• _TRECHO SELECIONADO_
········

Mas então não houve um banho de sangue não por um cuidado diferenciado por parte da polícia, mas porque as pessoas fugiram?

A lógica no Alemão era a lógica bélica, com tanque, helicópteros, mas não houve enfrentamento porque não se trata de um crime organizado, é um crime violento. O varejo da droga é violento, é bárbaro, mas é desorganizado, não tem capacidade organizativa, não tem ideologia. Mas não é uma nova página na segurança pública, nós não temos uma outra polícia, como a mídia, principalmente a Rede Globo, quer colocar. Não houve um dia D. Isso é uma fraude midiática. Há a mesma polícia, ganhando a mesma coisa, preparada do mesmo jeito, sendo barata, corrupta e violenta; e uma sociedade que aplaude ações mais violentas. Você não tem uma mudança pedagógica dessa cultura, não tem novos ingredientes que possam dizer que uma nova realidade aconteceu no Rio de Janeiro. Houve uma tomada de território simbólico no que diz respeito ao varejo da droga e ponto. Nada além disso. É importante, é o Complexo do Alemão, evidentemente. Mas isso não nos dá uma nova polícia, não nos dá uma nova segurança pública e um outro Rio de Janeiro. Os desafios são muito maiores do que a tomada de território do varejo da droga, que é um crime desorganizado.

A população desses locais está de fato apoiando essas operações? Por quê?

········

• _MATERIAL APRESENTADO_
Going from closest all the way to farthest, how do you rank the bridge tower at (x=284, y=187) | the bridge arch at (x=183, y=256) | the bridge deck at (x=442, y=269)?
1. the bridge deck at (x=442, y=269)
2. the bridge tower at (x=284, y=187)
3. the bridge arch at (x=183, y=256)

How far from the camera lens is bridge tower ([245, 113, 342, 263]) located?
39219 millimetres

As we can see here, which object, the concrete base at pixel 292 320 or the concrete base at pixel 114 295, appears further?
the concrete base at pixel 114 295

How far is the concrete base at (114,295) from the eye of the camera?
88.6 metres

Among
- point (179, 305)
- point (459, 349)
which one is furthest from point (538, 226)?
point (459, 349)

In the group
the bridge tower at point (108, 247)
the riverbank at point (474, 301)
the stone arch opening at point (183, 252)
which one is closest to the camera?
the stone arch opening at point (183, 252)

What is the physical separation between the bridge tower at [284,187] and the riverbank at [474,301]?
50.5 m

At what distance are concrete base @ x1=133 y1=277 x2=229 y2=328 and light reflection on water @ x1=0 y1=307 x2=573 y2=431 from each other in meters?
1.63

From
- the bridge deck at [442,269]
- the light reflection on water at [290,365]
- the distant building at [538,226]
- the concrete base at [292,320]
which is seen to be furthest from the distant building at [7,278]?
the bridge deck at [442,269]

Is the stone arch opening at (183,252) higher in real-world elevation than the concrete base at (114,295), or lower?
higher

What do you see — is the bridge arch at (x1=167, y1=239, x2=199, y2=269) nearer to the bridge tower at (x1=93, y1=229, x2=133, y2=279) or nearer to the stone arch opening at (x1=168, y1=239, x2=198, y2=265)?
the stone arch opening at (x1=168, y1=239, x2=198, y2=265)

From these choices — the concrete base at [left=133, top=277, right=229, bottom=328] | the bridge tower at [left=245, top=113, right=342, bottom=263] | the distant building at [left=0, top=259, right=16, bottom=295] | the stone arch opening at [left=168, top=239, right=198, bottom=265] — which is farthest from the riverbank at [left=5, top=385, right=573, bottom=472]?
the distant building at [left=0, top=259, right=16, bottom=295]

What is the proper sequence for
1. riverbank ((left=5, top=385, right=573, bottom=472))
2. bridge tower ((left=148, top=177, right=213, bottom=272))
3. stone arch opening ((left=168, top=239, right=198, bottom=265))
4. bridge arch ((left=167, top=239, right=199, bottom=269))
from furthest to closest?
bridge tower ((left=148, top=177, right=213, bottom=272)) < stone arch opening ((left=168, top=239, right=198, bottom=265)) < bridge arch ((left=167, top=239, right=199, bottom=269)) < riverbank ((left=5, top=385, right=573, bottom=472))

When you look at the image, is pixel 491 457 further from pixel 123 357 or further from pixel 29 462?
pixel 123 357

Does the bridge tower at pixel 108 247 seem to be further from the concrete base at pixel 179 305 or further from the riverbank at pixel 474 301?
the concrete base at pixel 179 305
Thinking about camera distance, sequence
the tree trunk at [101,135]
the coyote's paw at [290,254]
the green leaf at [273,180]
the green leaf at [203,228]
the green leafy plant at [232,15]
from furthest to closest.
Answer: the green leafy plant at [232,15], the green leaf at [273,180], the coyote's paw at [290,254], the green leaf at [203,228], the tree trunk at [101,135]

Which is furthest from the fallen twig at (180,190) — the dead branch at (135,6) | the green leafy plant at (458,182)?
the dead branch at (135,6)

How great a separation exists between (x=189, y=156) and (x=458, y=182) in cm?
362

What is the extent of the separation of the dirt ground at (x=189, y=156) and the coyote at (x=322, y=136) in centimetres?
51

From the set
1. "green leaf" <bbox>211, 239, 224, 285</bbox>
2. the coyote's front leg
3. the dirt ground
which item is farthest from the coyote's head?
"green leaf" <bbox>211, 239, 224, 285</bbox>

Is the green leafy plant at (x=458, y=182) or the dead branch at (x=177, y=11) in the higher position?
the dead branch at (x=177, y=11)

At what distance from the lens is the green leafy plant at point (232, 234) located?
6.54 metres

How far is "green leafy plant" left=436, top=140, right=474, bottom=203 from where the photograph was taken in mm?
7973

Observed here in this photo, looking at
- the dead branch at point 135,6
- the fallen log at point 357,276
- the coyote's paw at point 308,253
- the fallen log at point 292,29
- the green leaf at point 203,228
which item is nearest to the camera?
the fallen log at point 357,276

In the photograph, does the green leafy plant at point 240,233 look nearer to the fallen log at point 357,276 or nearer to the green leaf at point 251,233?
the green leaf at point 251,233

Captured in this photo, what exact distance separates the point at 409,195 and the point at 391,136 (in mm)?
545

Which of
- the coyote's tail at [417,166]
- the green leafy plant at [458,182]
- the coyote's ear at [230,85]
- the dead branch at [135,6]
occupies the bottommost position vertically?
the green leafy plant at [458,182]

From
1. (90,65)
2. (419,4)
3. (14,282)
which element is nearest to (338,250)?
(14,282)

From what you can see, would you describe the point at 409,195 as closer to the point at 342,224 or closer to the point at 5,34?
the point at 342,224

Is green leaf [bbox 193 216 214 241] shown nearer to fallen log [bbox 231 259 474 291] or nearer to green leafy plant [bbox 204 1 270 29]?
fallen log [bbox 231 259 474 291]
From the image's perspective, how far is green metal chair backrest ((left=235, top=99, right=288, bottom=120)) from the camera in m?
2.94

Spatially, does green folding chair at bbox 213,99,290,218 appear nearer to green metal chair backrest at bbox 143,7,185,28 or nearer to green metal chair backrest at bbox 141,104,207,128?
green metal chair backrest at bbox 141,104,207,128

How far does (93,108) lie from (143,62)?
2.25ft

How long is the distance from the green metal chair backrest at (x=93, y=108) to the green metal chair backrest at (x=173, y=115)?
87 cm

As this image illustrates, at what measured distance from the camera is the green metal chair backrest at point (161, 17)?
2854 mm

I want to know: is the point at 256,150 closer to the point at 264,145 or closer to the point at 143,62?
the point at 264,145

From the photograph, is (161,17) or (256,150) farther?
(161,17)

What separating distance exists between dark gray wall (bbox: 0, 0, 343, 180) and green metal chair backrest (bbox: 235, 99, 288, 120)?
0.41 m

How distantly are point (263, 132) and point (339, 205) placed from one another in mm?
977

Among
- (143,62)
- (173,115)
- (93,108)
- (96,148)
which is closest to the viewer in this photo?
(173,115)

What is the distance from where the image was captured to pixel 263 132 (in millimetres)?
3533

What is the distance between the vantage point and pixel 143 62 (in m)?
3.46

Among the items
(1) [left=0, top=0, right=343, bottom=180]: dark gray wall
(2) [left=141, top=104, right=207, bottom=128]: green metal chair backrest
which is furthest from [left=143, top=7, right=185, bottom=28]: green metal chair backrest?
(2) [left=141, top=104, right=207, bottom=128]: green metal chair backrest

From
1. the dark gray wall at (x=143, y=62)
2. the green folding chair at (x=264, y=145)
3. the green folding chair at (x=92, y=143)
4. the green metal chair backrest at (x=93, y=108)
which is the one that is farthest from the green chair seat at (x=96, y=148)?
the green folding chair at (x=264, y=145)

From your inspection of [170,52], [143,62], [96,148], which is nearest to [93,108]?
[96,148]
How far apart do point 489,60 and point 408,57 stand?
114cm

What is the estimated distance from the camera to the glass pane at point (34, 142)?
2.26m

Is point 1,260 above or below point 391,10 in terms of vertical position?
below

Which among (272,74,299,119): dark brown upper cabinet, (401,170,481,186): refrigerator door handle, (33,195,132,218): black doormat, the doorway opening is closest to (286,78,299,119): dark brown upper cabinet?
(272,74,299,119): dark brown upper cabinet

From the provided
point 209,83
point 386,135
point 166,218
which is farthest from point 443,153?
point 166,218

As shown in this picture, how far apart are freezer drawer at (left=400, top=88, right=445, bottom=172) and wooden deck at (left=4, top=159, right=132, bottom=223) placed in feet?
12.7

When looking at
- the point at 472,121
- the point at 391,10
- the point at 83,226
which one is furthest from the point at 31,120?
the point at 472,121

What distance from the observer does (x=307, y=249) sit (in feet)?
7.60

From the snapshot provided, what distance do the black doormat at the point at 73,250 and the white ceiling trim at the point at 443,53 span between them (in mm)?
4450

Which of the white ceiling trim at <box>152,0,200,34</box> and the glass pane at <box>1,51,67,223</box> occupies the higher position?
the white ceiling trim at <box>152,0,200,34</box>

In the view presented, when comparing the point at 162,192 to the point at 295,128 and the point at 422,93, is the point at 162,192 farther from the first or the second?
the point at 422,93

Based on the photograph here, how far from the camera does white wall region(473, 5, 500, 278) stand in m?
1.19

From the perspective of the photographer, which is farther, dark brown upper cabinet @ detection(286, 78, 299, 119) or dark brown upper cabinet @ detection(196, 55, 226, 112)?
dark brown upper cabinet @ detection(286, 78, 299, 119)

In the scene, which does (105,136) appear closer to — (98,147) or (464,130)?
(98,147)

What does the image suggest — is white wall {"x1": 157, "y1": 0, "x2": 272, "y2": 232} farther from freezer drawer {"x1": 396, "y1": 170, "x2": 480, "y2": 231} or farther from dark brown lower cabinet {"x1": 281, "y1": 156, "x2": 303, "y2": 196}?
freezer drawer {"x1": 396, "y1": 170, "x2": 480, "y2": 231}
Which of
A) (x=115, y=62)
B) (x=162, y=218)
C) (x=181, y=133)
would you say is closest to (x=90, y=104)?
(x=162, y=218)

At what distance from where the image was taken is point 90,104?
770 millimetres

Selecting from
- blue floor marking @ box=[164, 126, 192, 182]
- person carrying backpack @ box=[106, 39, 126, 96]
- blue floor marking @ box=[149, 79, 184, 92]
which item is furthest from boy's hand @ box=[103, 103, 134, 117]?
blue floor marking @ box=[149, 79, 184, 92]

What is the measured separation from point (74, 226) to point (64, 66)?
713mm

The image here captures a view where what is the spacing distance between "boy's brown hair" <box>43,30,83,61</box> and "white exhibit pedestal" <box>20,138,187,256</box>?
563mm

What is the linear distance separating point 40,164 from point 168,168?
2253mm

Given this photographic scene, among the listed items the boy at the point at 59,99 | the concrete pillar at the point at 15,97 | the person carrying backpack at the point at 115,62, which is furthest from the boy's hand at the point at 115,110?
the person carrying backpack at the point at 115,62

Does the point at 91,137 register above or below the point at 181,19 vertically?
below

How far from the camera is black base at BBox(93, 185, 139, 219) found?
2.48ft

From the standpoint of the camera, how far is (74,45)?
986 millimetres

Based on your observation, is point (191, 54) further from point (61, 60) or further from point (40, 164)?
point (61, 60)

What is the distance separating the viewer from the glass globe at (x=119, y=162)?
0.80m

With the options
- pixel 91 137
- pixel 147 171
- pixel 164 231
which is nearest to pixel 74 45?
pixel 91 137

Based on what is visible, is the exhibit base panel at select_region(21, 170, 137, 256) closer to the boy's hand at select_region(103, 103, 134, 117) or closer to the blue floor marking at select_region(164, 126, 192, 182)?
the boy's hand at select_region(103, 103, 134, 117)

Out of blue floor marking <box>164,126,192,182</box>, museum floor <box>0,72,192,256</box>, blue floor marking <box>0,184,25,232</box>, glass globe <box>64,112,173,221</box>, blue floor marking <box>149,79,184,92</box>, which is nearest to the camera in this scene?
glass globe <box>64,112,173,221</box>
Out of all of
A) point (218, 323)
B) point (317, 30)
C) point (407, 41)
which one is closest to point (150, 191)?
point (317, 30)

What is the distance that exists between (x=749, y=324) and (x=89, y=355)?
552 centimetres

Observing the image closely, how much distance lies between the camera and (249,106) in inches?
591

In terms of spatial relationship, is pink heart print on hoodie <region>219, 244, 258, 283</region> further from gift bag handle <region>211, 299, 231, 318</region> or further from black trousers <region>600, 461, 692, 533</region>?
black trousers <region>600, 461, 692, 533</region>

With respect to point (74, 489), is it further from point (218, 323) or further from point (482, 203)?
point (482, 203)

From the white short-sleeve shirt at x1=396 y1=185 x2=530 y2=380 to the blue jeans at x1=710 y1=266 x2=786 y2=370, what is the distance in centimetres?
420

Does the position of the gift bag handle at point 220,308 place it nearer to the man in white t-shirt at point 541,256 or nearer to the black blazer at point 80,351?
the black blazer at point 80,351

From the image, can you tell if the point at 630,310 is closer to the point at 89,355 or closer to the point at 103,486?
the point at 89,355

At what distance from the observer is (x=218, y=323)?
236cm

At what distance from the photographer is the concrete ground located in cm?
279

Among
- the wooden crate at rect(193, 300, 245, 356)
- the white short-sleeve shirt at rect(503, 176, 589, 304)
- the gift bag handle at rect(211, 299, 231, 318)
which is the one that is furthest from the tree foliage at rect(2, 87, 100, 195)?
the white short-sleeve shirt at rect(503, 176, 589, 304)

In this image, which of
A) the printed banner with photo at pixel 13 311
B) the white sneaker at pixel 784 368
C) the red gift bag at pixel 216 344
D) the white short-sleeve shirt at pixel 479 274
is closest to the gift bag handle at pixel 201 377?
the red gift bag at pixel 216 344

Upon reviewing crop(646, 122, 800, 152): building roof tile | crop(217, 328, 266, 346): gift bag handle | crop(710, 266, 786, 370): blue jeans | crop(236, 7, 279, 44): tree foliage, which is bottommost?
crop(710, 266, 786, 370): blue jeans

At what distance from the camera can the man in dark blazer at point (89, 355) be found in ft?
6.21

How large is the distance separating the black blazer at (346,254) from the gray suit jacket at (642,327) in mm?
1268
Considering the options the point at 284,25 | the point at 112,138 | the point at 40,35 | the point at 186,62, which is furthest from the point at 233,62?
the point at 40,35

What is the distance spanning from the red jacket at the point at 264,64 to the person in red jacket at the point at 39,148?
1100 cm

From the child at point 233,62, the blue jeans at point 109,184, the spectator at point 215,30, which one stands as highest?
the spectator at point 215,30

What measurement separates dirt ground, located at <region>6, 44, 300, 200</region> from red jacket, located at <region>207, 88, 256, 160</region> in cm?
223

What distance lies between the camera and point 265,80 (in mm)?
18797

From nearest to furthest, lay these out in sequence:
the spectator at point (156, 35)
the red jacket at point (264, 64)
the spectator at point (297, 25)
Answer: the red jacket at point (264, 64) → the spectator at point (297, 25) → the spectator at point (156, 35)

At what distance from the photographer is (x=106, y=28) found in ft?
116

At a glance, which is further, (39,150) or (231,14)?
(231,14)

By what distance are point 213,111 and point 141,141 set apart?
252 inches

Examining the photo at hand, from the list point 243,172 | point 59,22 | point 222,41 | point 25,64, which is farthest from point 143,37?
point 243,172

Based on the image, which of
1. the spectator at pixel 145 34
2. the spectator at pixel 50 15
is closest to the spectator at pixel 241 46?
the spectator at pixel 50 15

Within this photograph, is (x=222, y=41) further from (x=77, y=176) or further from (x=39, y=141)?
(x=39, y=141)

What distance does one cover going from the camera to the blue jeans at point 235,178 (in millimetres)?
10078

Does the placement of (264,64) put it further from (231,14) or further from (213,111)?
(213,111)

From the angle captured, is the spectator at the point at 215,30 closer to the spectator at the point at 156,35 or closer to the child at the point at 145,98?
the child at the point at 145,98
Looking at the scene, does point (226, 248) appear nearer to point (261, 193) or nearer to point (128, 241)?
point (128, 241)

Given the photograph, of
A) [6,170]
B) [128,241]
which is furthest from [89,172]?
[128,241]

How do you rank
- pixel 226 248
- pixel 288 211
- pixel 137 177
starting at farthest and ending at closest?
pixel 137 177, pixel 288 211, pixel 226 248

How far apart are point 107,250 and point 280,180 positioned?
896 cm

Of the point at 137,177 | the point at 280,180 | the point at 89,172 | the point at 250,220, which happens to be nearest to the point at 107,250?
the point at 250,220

········

• _INSTRUÇÕES_
1. Na entrevista sobre a ação policial no Complexo do Alemão, qual é a razão dada para não ter havido enfrentamento?
2. Escreva a continuação da entrevista sobre a ação policial no Complexo do Alemão a partir da última pergunta.

• _RESPOSTAS_
1. Não houve enfrentamento porque não se trata de um crime organizado, e sim de um crime violento.

2.
Está sim. A população de fora, nós entendemos porque aplaude. Agora, a população local é a principal vítima da barbárie  do varejo da droga. Quem mais sofreu com as armas, com o tráfico de drogas do Alemão, foram os moradores do Alemão, não foi quem está fora. Então, ninguém mais do que os moradores do Complexo do Alemão querem o fim do varejo da droga, querem o fim dos fuzis na porta das suas casas, porque o varejo das drogas é violento sim, é tirânico sim e eles querem mais do que ninguém que se tire essa violência gigantesca da porta. É claro que eles não querem só isso: eles também não querem que a polícia entre em suas casas, quebre suas casas, que o Estado continue não colocando escola. Agora, querem o fim do varejo da droga porque é uma atividade muito violenta. A minha equipe está direto no complexo do Alemão e escuta isso. A maioria dos moradores quer a presença do Estado, não querem só a presença da polícia, mas querem em primeiro plano acabar com aquela situação de barbárie que existe ali, que não é responsabilidade só daqueles garotos varejistas do tráfico, é responsabilidade da relação que o Estado desenvolveu com aquele território até então. É bom lembrar que o governador Sergio Cabral teve 75% dos votos válidos no Complexo do Alemão. E então, não é um território tão estranho assim ao poder público, foi útil de alguma maneira.

O que aconteceu pode ser chamado de guerra, já que é esse o discurso da mídia o tempo todo?

Não, não pode. Isso é um absurdo e é, inclusive, muito perigoso. Porque você tira o debate da criminalidade e leva para o campo da ideologia onde de fato ele não existe. São muitos jovens com muitas armas nas mãos e nada na cabeça. Quando se trabalha com a ideia de guerra, se trabalha com a ideia de que o Estado tem que eliminar o seu inimigo. Isso é um entulho da ditadura, muito perigoso. Na verdade, você trabalha mais uma vez com a ideia do inimigo público, da vitória que você tem que ter sobre o inimigo e, com isso, desloca a questão do tráfico, que existe em qualquer cidade do mundo, para um debate da guerra. A guerra pressupõe disputa de poder, tomada de Estado e isso não acontece no Rio de Janeiro. Então , é um equívoco e traz consequências muito sérias de recrudescimento da violência por parte do Estado, pela ideia da eliminação do inimigo.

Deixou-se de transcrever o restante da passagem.